BEING A MUM IN THE 21ST CENTURY

 

Mums have always been busy.  Make no mistake.  Caring for ten children on a smallholding three centuries ago was no picnic!  But life was more focussed!  Wife/mother/community member she was, but strive in a media-driven, high-speed society she did not.  Whatever your specific circumstances, you are affected by the complexities of modern life.  In times gone by, relationships were with people you saw daily.  The extended family lived within your village.  Your children learned about life almost exclusively from you.  You did not have to compete with models to impress your man.  Your best friend probably lived next door and you washed clothes together on Mondays.

 Long distance relationships were not normal.  Now we attempt to love our widowed mothers by telephone two hundred miles away.  We support our husbands whilst also earning our necessary half of the family's income.  We want to teach the children our values although they spend daily hours away from us imbibing others' principles.  We have relationships at work, with neighbours, with childhood friends who now live many miles away.  Our lives touch those of shop-assistants, tradesmen, the driver of the next car, a hundred people on the high street.

 Our Creator did not design us for passing affiliations.  He made us to experience deep involvement in the lives of others around us.  Friendships were to be eternal: we have no psychological mechanism to deal with broken relationships.

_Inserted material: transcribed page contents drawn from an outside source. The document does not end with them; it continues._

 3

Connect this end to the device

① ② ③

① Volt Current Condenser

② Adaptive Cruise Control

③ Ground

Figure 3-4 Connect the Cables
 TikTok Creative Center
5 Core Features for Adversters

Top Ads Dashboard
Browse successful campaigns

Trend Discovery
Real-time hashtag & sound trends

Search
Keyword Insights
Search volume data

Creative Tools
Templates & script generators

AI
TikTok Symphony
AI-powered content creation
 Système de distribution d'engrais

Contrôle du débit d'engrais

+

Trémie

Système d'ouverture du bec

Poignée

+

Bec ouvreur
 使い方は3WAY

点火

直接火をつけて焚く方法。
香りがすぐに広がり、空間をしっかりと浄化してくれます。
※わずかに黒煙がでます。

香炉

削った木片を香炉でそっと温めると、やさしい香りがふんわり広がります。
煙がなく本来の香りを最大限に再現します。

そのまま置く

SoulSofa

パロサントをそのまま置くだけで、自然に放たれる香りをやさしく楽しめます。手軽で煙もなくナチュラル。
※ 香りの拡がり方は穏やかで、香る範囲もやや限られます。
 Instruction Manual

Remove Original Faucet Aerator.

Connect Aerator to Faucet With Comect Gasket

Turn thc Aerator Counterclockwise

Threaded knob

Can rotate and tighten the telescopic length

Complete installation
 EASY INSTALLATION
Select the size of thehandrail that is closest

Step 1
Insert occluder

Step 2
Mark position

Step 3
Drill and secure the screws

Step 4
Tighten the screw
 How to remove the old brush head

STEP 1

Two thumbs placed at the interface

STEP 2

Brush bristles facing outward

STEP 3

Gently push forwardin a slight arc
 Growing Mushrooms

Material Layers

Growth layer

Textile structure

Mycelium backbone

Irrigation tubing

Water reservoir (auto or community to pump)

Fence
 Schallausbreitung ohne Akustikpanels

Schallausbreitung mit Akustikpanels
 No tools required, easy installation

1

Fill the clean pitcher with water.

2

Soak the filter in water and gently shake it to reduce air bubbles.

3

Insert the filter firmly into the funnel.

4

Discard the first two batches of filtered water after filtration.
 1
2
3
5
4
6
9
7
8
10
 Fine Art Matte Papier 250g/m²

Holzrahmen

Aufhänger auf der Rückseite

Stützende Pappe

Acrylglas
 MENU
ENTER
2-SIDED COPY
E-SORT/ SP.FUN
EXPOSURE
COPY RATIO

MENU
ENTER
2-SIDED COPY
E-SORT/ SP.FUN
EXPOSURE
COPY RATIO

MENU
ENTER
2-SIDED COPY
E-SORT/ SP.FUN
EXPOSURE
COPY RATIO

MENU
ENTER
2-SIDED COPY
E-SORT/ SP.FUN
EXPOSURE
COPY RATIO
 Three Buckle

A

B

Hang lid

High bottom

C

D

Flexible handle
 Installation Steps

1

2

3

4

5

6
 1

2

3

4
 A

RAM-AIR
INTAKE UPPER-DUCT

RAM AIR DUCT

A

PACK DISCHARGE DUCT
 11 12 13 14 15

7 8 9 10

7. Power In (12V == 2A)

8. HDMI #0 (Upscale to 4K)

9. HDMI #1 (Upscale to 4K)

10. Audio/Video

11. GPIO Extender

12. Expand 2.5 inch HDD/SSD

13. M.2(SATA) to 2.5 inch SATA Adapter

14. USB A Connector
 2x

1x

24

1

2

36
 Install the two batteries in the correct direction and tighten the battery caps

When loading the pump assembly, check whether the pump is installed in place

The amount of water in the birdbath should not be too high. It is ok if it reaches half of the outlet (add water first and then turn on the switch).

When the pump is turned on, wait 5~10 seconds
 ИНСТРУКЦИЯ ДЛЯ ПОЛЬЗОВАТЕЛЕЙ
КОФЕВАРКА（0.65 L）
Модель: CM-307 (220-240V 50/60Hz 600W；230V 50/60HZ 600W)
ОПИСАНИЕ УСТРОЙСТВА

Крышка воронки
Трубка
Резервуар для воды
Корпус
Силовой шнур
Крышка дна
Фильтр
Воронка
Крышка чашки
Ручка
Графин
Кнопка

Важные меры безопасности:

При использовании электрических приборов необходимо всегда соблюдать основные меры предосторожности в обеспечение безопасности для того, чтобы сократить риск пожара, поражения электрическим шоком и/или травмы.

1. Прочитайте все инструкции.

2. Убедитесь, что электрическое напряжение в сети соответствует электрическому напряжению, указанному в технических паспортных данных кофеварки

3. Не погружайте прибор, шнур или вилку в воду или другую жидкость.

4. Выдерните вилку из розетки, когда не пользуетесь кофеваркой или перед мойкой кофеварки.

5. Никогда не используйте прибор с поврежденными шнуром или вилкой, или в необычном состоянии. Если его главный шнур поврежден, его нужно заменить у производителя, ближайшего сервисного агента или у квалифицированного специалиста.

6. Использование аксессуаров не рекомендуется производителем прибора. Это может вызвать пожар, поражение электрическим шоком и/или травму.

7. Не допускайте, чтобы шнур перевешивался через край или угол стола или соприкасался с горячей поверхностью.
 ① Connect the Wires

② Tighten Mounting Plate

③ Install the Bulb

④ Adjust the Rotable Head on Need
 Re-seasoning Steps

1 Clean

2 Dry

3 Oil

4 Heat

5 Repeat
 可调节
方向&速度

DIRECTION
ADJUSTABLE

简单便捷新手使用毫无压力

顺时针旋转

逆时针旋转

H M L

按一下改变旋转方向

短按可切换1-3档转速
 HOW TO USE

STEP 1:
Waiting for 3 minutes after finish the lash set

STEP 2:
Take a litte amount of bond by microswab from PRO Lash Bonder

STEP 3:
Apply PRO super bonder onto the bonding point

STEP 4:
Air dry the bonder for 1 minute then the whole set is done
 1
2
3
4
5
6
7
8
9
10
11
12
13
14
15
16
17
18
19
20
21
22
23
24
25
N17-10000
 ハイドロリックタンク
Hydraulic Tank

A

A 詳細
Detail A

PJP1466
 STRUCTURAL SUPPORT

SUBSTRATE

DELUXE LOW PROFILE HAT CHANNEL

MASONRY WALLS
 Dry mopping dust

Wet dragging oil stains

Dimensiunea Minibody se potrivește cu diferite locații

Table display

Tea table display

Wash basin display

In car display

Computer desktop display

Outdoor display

 How can we cope with the pressures of life in the 21st Century and keep relationships going?  Answers, if there are answers, depend on individuals.  Some of us enjoy lots of friendships, rooms full of people.  Others seek deep trust with fewer, closer companions.  If you are the former, organise time on the telephone each week, touching base with people; get the email going.  If the latter, plan weekend visits to old friends, prepare to travel to visit those who matter to you.

 But always remember we were not designed for today's world.  To accept that, to allow ourselves to feel the grief of lost relationships, to refute guilt over our inability to do the impossible, is our healing.  To realise that our Heavenly Father understand our situations, and to trust His guidance in interacting with people He puts in our way today, is to cope.

 Prioritise people over things, relationships over events every time, because the deepest pain of 21st century living is that mankind has developed a world in which relationships take second place.  With God, they always come first.